▶ **Task goal**: Please render the stretch of the records below, from the line containing "Approximately how far" through the end of the records, as a JSON list of strings with one string per line. Leave out blank lines.

##### Provided data #####

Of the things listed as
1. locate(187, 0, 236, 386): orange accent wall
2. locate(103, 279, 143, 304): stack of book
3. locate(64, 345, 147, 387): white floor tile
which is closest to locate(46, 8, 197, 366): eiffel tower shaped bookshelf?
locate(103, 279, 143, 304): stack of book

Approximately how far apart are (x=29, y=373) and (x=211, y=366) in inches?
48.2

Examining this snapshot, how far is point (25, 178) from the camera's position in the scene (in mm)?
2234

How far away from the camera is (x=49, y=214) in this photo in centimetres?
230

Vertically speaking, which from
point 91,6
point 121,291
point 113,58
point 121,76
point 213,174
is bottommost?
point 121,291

#####

▶ **Full solution**:
[
  "Approximately how far apart are (x=29, y=373) and (x=211, y=366) in inches?",
  "48.2",
  "Examining this snapshot, how far is point (25, 178) from the camera's position in the scene (in mm)?",
  "2234",
  "How far away from the camera is (x=49, y=214) in this photo in centimetres?",
  "230",
  "Vertically speaking, which from",
  "point 91,6",
  "point 121,291",
  "point 113,58",
  "point 121,76",
  "point 213,174",
  "is bottommost?",
  "point 121,291"
]